DSA interview questions

Blind 75 Interview Questions

Curated problem lists survive because they overlap with what companies actually reuse—not because any list is complete. Treat Blind 75 as a map of gaps, not a trophy case. The goal is not a green checkmark on every row; it is instant pattern recognition, clean implementation, and the ability to explain why your approach beats the naive one when an interviewer pokes at it.

A smarter way to grind

What to do when you "already did" a problem

Change the constraints: solve it in-place, optimize space, handle duplicates differently, or explain how you would test it with property-based fuzzing. Senior loops sometimes look like familiar skins on old bones; your flexibility matters more than whether you remember solution 417 from a spreadsheet.

Connect to the rest of your prep

Pair list work with focused hubs— sliding window, tree traversals—so you are not only grinding isolated nodes. If system design is on your loop, leave energy for architecture; sleep-deprived grinding has diminishing returns everyone can hear in your voice.

When the pattern saved a release

Two pointers on sorted data (merge meeting rooms vibe)

def merge_intervals(intervals):
    intervals.sort(key=lambda x: x[0])
    out = [intervals[0]]
    for s, e in intervals[1:]:
        last_s, last_e = out[-1]
        if s <= last_e:
            out[-1] = (last_s, max(last_e, e))
        else:
            out.append((s, e))
    return out

Calendar conflicts for Azure DevOps deployment windows, maintenance slots across regions, or support rotations—same merge pattern. In the interview, say "sort by start, sweep, extend or push"—then mention how you validated with property tests on messy ICS imports.

Questions with sample answers

These are interview-ready outlines—sound human by swapping in your own metrics, team names, and war stories. The examples are generic on purpose so you can map them to what you actually shipped.

  1. Primary prompt

    Rotate a sorted array that was rotated at an unknown pivot—derive complexity and edge cases.

    Binary search on answer property: compare mid with right to find sorted half; min lies in unsorted side or at mid. O(log n) time, O(1) space. Duplicates break pure binary search—may need O(n) worst case or shrink bounds linearly when nums[mid]===nums[right].

    Edges: n=1, no rotation, all equal elements.

  2. Primary prompt

    Merge overlapping intervals—how do you prove correctness of your sort key?

    Sort by start time. Greedily merge: for each interval, if start ≤ last end, extend end; else push new. Correct because any overlap must chain from earliest conflicting start after sorting.

  3. Primary prompt

    Detect a cycle in a linked list with O(1) memory—then discuss what breaks if the list is mutated concurrently (conceptual).
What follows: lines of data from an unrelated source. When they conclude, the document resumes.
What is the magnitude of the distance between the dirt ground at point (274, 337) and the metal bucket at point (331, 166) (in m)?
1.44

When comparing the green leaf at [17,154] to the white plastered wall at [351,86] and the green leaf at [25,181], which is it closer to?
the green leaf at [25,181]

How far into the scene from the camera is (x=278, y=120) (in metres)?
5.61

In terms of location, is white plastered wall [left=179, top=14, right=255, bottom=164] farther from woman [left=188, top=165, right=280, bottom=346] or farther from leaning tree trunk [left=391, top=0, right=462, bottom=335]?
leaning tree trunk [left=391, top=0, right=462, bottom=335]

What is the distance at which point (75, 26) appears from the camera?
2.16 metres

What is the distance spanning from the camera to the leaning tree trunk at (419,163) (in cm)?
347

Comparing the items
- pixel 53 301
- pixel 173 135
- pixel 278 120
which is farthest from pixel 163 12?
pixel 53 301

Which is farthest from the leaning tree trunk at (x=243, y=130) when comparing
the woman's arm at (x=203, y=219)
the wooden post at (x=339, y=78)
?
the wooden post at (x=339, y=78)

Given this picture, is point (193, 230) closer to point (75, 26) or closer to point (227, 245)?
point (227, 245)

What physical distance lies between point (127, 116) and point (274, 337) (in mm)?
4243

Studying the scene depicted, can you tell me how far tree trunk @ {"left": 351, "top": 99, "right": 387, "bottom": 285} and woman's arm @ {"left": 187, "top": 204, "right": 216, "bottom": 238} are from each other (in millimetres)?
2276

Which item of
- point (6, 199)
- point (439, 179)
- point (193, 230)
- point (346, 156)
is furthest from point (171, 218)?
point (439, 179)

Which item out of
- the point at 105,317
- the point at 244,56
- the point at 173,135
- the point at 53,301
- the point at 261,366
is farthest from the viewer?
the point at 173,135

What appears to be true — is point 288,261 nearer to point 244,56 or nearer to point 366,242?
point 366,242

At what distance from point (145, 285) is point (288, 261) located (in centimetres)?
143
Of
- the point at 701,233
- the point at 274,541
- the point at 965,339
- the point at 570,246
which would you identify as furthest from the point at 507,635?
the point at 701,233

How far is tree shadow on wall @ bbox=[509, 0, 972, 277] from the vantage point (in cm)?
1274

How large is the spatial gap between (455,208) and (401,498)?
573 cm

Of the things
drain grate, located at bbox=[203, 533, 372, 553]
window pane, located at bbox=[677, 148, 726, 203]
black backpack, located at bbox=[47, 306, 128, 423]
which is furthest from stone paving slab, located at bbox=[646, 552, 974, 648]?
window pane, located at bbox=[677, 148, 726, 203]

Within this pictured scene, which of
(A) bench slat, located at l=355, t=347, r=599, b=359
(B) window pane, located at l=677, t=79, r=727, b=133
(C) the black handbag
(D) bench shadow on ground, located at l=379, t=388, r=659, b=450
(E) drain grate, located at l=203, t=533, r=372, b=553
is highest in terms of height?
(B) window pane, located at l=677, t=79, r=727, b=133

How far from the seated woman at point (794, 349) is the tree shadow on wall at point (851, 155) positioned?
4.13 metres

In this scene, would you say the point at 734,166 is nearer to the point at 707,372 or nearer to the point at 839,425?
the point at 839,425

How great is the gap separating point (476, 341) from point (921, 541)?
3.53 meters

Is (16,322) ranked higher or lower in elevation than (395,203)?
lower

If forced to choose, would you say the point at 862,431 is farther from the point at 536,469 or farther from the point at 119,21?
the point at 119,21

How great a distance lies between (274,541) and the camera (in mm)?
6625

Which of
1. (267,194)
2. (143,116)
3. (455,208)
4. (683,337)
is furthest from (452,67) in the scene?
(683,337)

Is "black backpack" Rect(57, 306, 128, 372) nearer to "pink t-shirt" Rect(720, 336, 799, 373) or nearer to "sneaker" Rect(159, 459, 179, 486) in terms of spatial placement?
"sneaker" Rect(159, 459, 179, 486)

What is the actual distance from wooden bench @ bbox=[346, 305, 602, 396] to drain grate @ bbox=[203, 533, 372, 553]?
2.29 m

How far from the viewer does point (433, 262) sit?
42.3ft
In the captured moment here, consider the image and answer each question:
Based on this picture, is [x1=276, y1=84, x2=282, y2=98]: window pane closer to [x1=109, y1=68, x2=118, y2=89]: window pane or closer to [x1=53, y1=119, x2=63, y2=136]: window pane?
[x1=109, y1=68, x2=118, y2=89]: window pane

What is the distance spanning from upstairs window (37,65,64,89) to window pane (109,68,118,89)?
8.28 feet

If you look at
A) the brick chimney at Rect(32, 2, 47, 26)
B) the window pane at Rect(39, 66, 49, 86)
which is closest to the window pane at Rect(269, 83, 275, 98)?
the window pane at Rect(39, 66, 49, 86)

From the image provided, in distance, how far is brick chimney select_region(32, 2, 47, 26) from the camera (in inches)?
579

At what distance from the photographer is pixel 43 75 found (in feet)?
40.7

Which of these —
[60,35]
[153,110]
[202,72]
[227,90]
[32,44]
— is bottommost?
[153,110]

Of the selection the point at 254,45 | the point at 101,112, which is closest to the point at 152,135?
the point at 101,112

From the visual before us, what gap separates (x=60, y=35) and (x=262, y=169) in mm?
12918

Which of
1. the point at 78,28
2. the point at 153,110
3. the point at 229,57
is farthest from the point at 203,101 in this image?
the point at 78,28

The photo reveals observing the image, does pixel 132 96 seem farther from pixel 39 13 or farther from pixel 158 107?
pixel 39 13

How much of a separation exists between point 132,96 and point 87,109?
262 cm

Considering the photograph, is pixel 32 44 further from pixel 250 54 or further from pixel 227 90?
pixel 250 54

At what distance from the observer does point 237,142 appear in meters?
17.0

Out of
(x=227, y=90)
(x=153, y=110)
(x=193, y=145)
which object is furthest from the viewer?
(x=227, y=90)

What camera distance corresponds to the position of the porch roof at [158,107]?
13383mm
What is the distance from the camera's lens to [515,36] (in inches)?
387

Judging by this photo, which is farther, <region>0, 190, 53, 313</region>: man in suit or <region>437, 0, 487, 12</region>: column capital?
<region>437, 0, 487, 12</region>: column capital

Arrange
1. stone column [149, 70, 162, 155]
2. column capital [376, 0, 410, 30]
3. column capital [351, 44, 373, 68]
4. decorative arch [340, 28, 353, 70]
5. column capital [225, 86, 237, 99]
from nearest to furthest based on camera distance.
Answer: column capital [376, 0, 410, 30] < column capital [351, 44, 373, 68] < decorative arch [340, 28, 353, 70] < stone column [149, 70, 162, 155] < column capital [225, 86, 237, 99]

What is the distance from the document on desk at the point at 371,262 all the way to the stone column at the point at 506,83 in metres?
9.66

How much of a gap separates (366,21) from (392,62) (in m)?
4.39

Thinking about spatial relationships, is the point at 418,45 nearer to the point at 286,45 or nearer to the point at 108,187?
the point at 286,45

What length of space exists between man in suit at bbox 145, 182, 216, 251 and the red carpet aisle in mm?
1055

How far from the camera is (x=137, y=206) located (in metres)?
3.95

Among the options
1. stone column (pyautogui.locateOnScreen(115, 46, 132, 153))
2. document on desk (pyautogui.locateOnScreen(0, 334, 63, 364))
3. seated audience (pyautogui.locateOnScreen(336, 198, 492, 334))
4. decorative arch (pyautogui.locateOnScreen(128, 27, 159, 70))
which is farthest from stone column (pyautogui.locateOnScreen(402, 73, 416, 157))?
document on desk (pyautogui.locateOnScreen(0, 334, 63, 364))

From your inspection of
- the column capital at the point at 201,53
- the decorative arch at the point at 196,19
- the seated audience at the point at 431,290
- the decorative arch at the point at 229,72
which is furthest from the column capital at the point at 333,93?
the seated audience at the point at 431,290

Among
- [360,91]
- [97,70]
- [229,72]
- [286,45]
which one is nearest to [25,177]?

    Floyd's tortoise and hare: if fast meets slow, cycle exists. If concurrent mutation, pointers can skip or revisit nodes unpredictably—algorithm assumes stable structure; production uses versioning or locks for iteration.

  4. Primary prompt

    Word ladder length: outline how you would approach it under time pressure and where BFS fits.

    Model as graph: edges between words one edit apart; BFS from beginWord to endWord gives shortest path length. Optimize with neighbor generation (26×length) or precomputed adjacency for small dictionary. Bidirectional BFS if both ends known.

Follow-ups interviewers often ask

Expect nested "why?" questions—brief answers here; expand with your production defaults.

  1. Follow-up

    What is your personal checklist before you lock in a pattern?

    Constraints (n, value range), sorted?, need indices or only existence, negative numbers, duplicates, space budget, can I sort input—then match to two pointers, binary search, BFS, etc.

  2. Follow-up

    How do you validate on paper for n = 0, 1, 2?

    Trace algorithm manually; ensure no off-by-one on empty or single-element; verify return semantics (0 vs -1 vs empty list).

  3. Follow-up

    If you had five extra minutes, what test cases would you add?

    Max values, duplicates, already sorted, reverse sorted, ties, multiple valid answers—pick ones that stress my invariant.

  4. Follow-up

    Which problem on your list still feels fuzzy—why?

    Honesty wins: name one (e.g. bitmask DP) and say you'd revisit recurrence before interview—shows maturity.

  5. Follow-up

    How do you avoid "I have seen this" overconfidence and still narrate clearly?

    Still verbalize assumptions and complexity; treat it like teaching; don't skip the proof sketch—interviewer may need to follow your logic.